Castro accused Pompeo of violating the Hatch Act, an 80-year-old law that limits the political activities of certain federal appointees — and which Pompeo's own department warned its personnel about only weeks ago. Because Pompeo is travelling on official business, the speech comprised a "flagrant violation" of the department's own rules about partisan activity, Castro argued.
State Department and Trump campaign officials have insisted no federal resources were used to produce the pre-recorded video, and that the plan was vetted and cleared by federal lawyers.
Pompeo's speech wasn't the night's only controversy. Hours before show time, so-called "Angel Mom" Mary Ann Mendoza, whose son was killed in a 2014 car accident involving an illegal immigrant, was scratched from the list of speakers after she retweeted a Twitter thread promoting a QAnon-linked conspiracy theory with an anti-Semitic theme.
The opening strains of Tuesday's proceedings did strike a more upbeat tone than Monday's kickoff, which featured a bleak, apocalyptic vision of America under Democratic contender Joe Biden, and revisionist interpretations of Trump's first term in office. But economic adviser Larry Kudlow's rosy take on the pandemic stretched credulity to new extremes.

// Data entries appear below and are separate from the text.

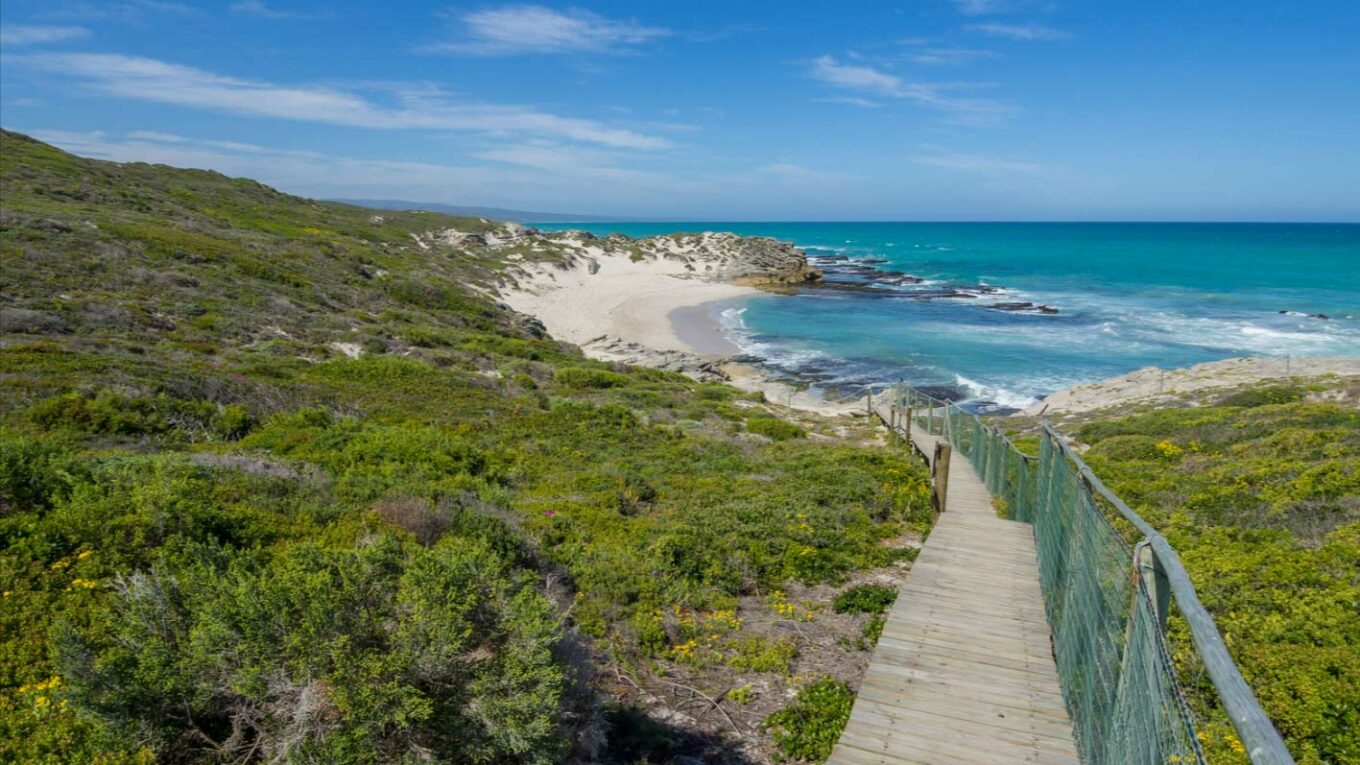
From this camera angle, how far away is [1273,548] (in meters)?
7.75

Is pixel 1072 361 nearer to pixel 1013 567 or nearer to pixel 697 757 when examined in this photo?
pixel 1013 567

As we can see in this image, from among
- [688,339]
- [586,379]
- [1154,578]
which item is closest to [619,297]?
[688,339]

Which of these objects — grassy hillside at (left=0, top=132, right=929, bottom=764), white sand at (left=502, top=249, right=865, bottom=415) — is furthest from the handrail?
white sand at (left=502, top=249, right=865, bottom=415)

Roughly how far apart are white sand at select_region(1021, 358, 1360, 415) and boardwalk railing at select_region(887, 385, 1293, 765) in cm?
2153

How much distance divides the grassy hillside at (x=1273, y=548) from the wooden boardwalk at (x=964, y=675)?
1.04 metres

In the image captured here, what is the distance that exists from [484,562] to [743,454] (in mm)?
11998

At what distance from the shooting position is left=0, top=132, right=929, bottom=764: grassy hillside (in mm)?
3854

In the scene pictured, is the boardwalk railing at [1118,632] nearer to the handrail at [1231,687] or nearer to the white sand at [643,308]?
the handrail at [1231,687]

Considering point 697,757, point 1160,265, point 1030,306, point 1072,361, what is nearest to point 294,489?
point 697,757

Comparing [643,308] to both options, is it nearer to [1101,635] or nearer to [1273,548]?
[1273,548]

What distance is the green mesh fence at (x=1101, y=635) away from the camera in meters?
2.72

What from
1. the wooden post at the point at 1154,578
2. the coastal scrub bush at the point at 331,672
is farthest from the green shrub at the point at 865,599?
the wooden post at the point at 1154,578

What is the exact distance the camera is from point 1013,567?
7707mm

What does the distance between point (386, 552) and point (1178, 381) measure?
31.6 metres
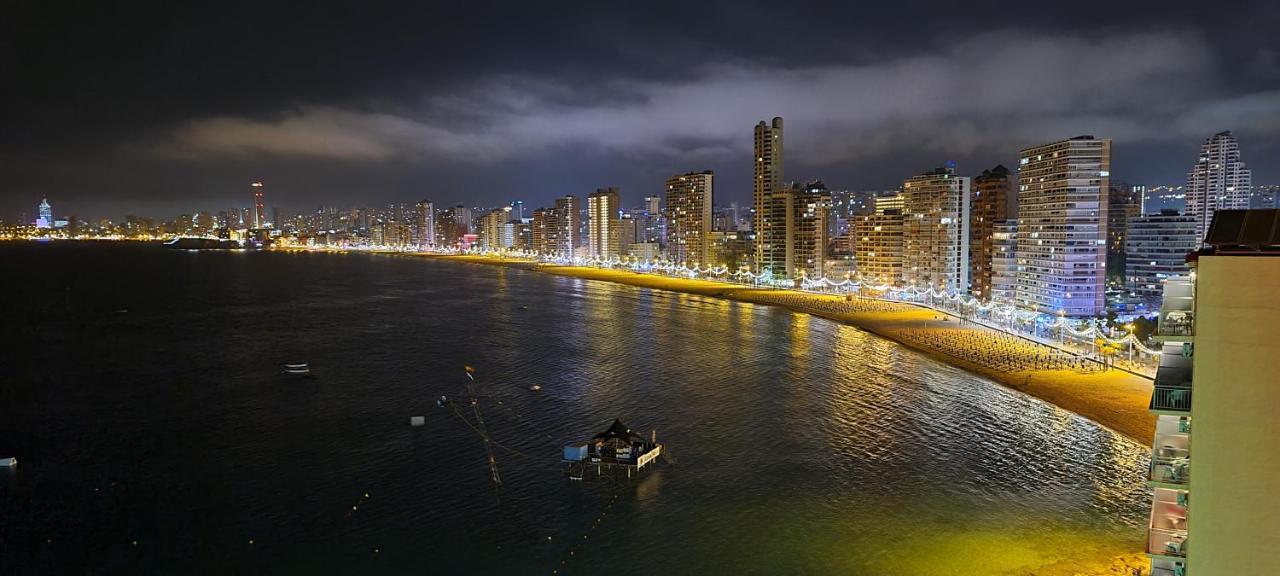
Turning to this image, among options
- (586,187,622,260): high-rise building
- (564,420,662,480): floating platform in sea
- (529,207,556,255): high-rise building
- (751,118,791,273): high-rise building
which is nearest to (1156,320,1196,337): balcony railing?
(564,420,662,480): floating platform in sea

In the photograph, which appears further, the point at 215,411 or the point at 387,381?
the point at 387,381

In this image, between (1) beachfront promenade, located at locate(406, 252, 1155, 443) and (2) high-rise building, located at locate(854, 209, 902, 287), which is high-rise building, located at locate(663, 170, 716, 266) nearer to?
(2) high-rise building, located at locate(854, 209, 902, 287)

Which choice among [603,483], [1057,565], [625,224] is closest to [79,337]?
[603,483]

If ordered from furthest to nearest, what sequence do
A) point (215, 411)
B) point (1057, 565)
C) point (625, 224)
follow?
1. point (625, 224)
2. point (215, 411)
3. point (1057, 565)

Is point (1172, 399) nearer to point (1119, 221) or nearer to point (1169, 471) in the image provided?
point (1169, 471)

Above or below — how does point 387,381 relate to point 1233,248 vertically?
below

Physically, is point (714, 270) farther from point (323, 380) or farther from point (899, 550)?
point (899, 550)

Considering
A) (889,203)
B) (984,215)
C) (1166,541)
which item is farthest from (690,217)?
(1166,541)
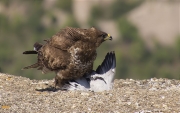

Kudlow used the past tense to suggest the pandemic — which still rages across the U.S., having claimed more than 178,000 American lives — is a thing of the past, vanquished by the Trump administration.
"It was awful — health and economic impacts were tragic, hardship and heartbreak were everywhere," Kudlow said. "But presidential leadership came swiftly and effectively, with an extraordinary rescue for health and safety to successfully fight the COVID virus."
Other speakers included a Maine lobster fisherman, a small-town Minnesota mayor disenchanted with the Democrats, an anti-abortion activist and the former Kentucky high school student who fought the mainstream media and online "cancel culture" after he was maligned for a confrontation with an Indigenous protester during the 2019 March for Life.
"I fought back hard to expose the media for what they did to me, and I won a personal victory," Nicholas Sandmann said.
"I look forward to the day that the media returns to providing balanced, responsible and accountable news coverage. I know President Trump hopes for that too.... no one in this country has been a victim of unfair media coverage more than President Donald Trump."